═════ FRAGMENTO PROPORCIONADO ═════

En la nueva normalidad globalizada, el camino de cada ser, llega a su etapa decisiva; obligándonos a cada uno de nosotros a tomar partido en la acción, con el cambio de hábitos, las rutinas diarias y los sacrificios personales. Hoy más que nunca necesitamos sumergirnos en el silencio de nuestras moradas interiores para reflexionar y poder tomar aliento, ante la siembra de tantas dificultades generadas por nosotros mismos. Quizás lo primero que tengamos que propiciar sea un cambio de corazón, orientar mejor nuestra mirada, sabiendo que únicamente aquellos espíritus cooperantes son los que verdaderamente abren nuevos horizontes de luz.

═════

TAREAS A REALIZAR
a - Según el texto sobre la nueva normalidad, ¿qué espíritus son los que verdaderamente abren nuevos horizontes de luz?
b - Prosigue el texto sobre la nueva normalidad a partir de su última oración.

═════ ELEMENTOS PROPORCIONADOS ═════

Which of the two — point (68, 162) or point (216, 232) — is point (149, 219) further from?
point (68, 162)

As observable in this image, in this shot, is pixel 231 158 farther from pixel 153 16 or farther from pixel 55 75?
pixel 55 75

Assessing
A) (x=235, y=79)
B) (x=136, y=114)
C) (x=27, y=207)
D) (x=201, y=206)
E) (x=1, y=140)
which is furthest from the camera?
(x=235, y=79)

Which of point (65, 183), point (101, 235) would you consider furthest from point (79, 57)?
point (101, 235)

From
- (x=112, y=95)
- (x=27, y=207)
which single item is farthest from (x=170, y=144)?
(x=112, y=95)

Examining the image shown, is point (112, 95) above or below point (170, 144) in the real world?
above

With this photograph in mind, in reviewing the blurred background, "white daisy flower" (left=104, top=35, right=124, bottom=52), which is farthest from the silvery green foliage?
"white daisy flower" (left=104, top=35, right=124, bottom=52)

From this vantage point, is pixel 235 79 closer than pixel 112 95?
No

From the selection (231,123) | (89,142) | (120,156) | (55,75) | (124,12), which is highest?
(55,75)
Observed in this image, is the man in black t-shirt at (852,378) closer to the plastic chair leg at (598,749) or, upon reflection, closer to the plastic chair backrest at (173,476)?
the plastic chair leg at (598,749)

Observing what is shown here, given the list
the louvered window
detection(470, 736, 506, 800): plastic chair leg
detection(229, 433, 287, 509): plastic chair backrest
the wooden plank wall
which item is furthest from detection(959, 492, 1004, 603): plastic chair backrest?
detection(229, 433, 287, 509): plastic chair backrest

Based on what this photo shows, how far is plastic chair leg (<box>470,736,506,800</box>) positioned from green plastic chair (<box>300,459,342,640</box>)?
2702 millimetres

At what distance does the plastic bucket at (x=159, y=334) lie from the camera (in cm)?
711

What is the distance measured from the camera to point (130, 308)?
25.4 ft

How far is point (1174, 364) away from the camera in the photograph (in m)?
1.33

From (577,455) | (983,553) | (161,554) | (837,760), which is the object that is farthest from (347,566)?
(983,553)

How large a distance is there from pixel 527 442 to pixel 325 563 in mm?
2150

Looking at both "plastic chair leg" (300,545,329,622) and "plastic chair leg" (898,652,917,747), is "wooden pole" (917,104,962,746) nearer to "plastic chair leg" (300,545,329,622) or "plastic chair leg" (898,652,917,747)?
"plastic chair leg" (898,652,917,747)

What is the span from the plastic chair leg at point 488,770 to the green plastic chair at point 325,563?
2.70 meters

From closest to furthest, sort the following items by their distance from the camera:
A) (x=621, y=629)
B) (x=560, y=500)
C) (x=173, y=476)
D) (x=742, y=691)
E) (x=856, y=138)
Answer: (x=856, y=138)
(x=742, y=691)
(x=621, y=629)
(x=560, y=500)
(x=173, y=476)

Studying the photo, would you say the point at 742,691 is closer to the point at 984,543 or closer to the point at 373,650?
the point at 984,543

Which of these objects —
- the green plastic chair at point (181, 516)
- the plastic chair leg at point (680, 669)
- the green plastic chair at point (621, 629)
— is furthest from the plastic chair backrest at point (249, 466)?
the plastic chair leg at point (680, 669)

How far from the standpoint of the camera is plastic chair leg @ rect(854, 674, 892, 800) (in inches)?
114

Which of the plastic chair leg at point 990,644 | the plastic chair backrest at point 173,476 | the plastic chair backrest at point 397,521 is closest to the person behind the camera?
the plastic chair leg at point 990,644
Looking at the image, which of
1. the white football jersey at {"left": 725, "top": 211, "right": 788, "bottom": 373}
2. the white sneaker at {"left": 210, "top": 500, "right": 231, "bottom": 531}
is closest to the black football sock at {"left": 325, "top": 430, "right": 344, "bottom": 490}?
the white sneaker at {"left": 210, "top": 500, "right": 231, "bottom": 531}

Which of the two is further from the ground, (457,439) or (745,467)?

═════

RESULTADOS DEL EJERCICIO
a - Los espíritus cooperantes.

b -
Resulta significativo que la humanidad entre en comunión y avive ese deseo de amor que todos requerimos. La contemplativa de esta humilde mística será lo que efectivamente nos regenere y nos haga perseverar en una transformación verdadera, que nos haga ver en el otro una mano amiga, pues el bienestar colectivo ha de ser la postura común de todos los pobladores. Ojalá, en ese tejido de hábitos que es nuestra propia vida, aprendamos a remar mar adentro, a salir de nosotros mismos, a persistir en el camino de las ilusiones y a no abandonarnos jamás. En este sentido, me gusta lo difundido por Naciones Unidos, en referencia a los anhelos de los niños de México tras el coronavirus, “que valoremos más a las personas y cuidemos del planeta”. El propósito no puede ser mejor. Lo aplaudo. Su deseo es que una vez que esto termine, el mundo sea un mejor lugar para todos y la vida también mejore.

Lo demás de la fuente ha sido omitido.